Text section
BACKYARDS & BULLETS (NBC) - Jessalyn Gilsig ("Heroes") is the latest addition to the pilot's ensemble cast. She'll play the wife of Mathew St. Patrick's character, additional details of which weren't specified. The project, from Sony Pictures Television and Pariah, revolves around a suburban Neighborhood Watch group gone awry.
BATTLESTAR GALACTICA (Sci Fi) - Executive producer Ronald D. Moore has signed a new two-year, seven-figure overall deal with Universal Media Studios. The pact covers his duties on the show's final season as well as calls for him to develop new series projects for the studio.
BIG SHOTS (ABC) - "Veronica Mars" creator Rob Thomas has been tapped as a consulting producer on the freshman drama while fellow "Mars" alums Danielle Stokdyk and Jennifer Gwartz have been named co-executive producers. Also signing on in the latter capacity - Michael Katleman ("Tru Calling") and Emily Whitesell ("American Dreams"). The group then will serve alongside creator/executive producer Jon Harmon Feldman.

Work item
Reproduce the TV casting and production news above word for word, in full.

Dataset section
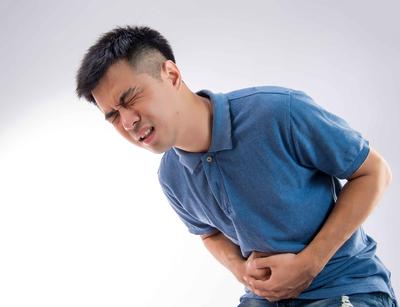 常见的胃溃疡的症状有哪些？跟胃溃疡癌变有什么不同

Solution below
BACKYARDS & BULLETS (NBC) - Jessalyn Gilsig ("Heroes") is the latest addition to the pilot's ensemble cast. She'll play the wife of Mathew St. Patrick's character, additional details of which weren't specified. The project, from Sony Pictures Television and Pariah, revolves around a suburban Neighborhood Watch group gone awry.
BATTLESTAR GALACTICA (Sci Fi) - Executive producer Ronald D. Moore has signed a new two-year, seven-figure overall deal with Universal Media Studios. The pact covers his duties on the show's final season as well as calls for him to develop new series projects for the studio.
BIG SHOTS (ABC) - "Veronica Mars" creator Rob Thomas has been tapped as a consulting producer on the freshman drama while fellow "Mars" alums Danielle Stokdyk and Jennifer Gwartz have been named co-executive producers. Also signing on in the latter capacity - Michael Katleman ("Tru Calling") and Emily Whitesell ("American Dreams"). The group then will serve alongside creator/executive producer Jon Harmon Feldman.